Session log: GuruRMM 4-bug fix + MSP360 backup integration 2026-05-19

Co-Authored-By: Claude Sonnet 4.6 <noreply@anthropic.com>
This commit is contained in:
2026-05-19 16:53:48 -07:00
parent 6608c05674
commit b804a92a05
6 changed files with 63 additions and 2 deletions

View File

@@ -0,0 +1,54 @@
# Session Log: GuruRMM — Bug Fixes & MSP360 Backup Integration
**Date:** 2026-05-19
**Duration:** ~3 hours
## User
- **User:** Mike Swanson (mike)
- **Machine:** DESKTOP-0O8A1RL
- **Role:** admin
## Summary
Two areas of work: fixed 4 agent/server bugs identified from AD2's crash loop, then diagnosed and fixed the MSP360 backup integration which had never been configured.
## Part 1: 4-Bug Fix (v0.6.25)
Investigated why AD2's RMM agent was crash-looping and why the watchdog never fired. Root cause: agent 0.6.22/0.6.23 sent `user_inventory_report` WS messages the server couldn't deserialize. Also found a 48-minute update gap where the 30s grace period was too short for a Windows Defender scan of the new binary.
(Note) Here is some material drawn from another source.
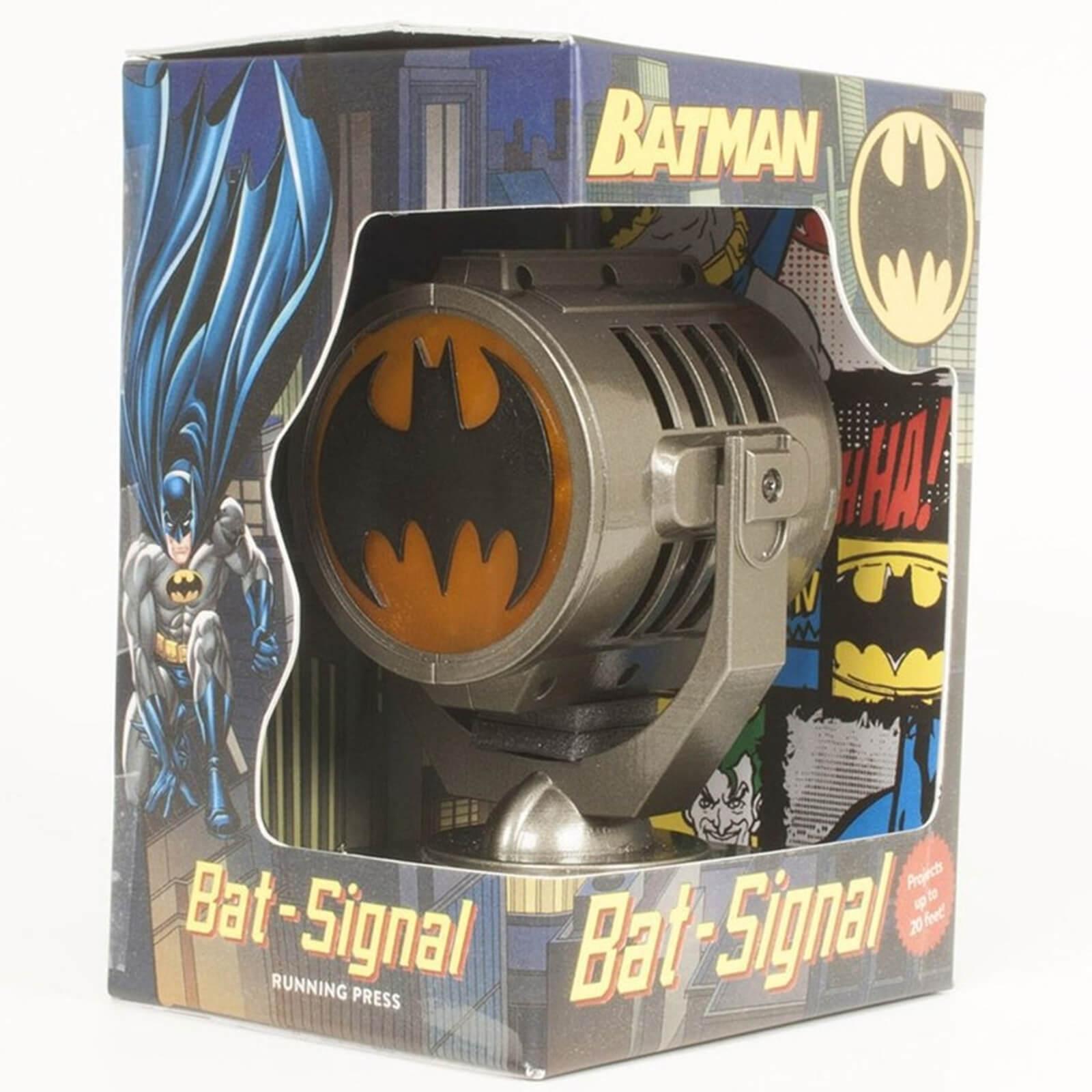 Batman: Metal Die Cast Bat Signal DeluxeKit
### Bugs fixed (commits 56723b1, 2a7b74b):
1. **Grace period too short during updates** — extended to poll `agent_updates` for up to 2 hours before marking agent offline
2. **AgentMessage unknown variant crash** — silently skips unknown WS message types (forward-compat); previously crashed the WS handler
3. **WatchdogEvent not persisted** — WatchdogEvent messages now written to `watchdog_events` DB table
4. **Watchdog never started**`ensure_watchdog_running()` was implemented but never called from `run_agent()`; `agent-id.txt` sidecar (required by `post_watchdog_alert`) was never written after WS auth
5. **Reviewer notes** (commit 2a7b74b): `has_in_progress_update` NULL gap fixed; `warn!` on WatchdogEvent DB insert failure
## Part 2: MSP360 Backup Integration
Backup tab on AD2 showed nothing. Root cause chain:
1. `mspbackups_config` was empty — API credentials never configured. Fixed: loaded credentials from vault (`msp-tools/msp360-api.sops.yaml`), configured via API.
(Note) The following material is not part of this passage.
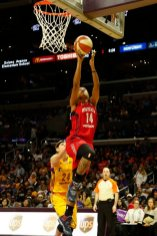 Tierra Ruffin-Pratt lays it up and in. Photo by Maria Noble/WomensHoopsWorld.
2. `POST /api/mspbackups/config` failed with `partner_id` NOT NULL violation — handler was passing `None`. Fixed in commit `3b29acc`.
3. Build pipeline only builds agents, not server. Discovered `build-server.sh` at `/opt/gururmm/build-server.sh`.
4. SOPS vault file had unquoted YAML timestamp (`created: 2026-05-18T00:00:00Z`) causing `time.Time` walk error. Fixed by quoting it in the raw YAML.
5. MSP360 `/api/Monitoring` returns `null` for `LastStart`/`NextStart` on 14 records — struct had `String` not `Option<String>`. Fixed in commit `91630cb`.
6. Hostname match picked offline phantom AD2 agent (f6a99fe7, crash-loop duplicate) instead of online agent (49c66d8b). Fixed in commit `86e7ade`: `find_agent_by_hostname_ci` now orders by `status='online'` first.
7. `last_backup_at`/`next_backup_at` stored as NULL — MSP360 dates lack timezone (`2026-05-19T07:00:04`, not RFC3339). Fixed in commit `f146bd9`: fallback parser treats naive timestamps as UTC.
### Result
AD2 backup tab now shows: `status: success`, last backup `2026-05-19T07:00:04Z`, next `2026-05-20T07:00:00Z`, plan `AD2 Image`, 6 files, ~355 GB. Syncs every 15 minutes.
## Server Builds (manual — not triggered by agent pipeline)
- `sudo /opt/gururmm/build-server.sh` — used for all server-only deploys
- Server binary at `/opt/gururmm/gururmm-server`, service: `gururmm-server`
## Commits (gururmm repo)
- `56723b1` — fix: 4-bug fix (grace period, AgentMessage forward-compat, WatchdogEvent, watchdog start)
- `2a7b74b` — fix: reviewer notes (NULL gap, warn! on watchdog event)
- `3b29acc` — fix: mspbackups config partner_id lookup
- `91630cb` — fix: handle null LastStart/NextStart in MSP360 BackupPlan
- `86e7ade` — fix: prefer online agent in MSP360 hostname match
- `f146bd9` — fix: parse MSP360 no-timezone dates as UTC
## Anti-Pattern Added
Build-server.sh is separate from build-agents.sh. Server code changes require manual `sudo /opt/gururmm/build-server.sh` after pushing to Gitea.